From 1972 to 1982, the NL won 11 straight Midsummer Classics. This was in the midst of a stretch in which the NL won 19 of 20 games from 1963 to 1982.

Recently however, it has been the American League that has dominated baseball's star-studded game. 

In fact, the NL hasn’t won since 1996 at Veteran's Stadium in Philadelphia. Excluding a 2002 tie, that's 12 straight games in favor of the DH using Americans.

Although it hasn't always been easy for the AL, as each of the last four games have been determined by one run, including a 15-inning affair that took place in 2008. 

There was also that 7-7 tie in 2002, of course, that would never happen anymore with the game determining home-field advantage in the World Series. 

But after feeling the agony of defeat for 12 straight decisions, I believe this will be the year the NL exorcises their all-star demons and claim home-filed advantage. 

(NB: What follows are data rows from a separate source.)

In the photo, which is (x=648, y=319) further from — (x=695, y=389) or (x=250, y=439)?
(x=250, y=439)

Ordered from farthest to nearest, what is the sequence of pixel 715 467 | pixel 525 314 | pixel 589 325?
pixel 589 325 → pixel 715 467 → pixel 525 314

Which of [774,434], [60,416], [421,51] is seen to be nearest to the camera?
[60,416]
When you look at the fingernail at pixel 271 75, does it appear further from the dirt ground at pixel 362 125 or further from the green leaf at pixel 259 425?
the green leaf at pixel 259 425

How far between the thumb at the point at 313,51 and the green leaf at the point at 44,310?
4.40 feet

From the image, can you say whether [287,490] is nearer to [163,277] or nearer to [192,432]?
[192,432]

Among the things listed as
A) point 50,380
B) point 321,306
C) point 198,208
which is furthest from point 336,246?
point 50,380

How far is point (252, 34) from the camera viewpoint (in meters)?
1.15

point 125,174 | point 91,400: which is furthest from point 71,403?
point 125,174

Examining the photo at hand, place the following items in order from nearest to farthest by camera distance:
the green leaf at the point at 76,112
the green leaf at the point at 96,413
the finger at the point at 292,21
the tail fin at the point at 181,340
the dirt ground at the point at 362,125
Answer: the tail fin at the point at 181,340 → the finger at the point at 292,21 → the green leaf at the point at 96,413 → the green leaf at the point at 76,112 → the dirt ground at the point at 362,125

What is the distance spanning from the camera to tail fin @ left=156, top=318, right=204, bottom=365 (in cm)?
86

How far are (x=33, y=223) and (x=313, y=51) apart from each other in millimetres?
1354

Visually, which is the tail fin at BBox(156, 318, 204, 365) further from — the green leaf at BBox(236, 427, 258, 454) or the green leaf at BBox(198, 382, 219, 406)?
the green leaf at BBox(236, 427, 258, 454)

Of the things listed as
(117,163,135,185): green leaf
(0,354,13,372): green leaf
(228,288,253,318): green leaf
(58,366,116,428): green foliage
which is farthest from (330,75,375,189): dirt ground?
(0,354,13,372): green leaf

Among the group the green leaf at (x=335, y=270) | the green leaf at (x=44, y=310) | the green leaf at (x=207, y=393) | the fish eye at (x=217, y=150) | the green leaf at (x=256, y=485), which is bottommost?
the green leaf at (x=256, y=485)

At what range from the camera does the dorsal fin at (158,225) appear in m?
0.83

With the game's most dominant pitcher, Ubaldo Jimenez on the mound, and baseball's leaders in ERA all on the NL side, the NL has a clear advantage when it comes to pitching, and everyone knows pitching wins ballgames. 

The American League lineup features feared hitter after feared hitter, however the title of the game’s most feared hitter belongs to the NL's Albert Pujols.

Can the NL's finest, Jimenez, Roy Halladay, Tim Lincecum, Josh Johnson, Chris Carpenter and Tim Hudson stop the veteran, savvy AL hitters?

It may truly be a test of the unstoppable force against the immovable object.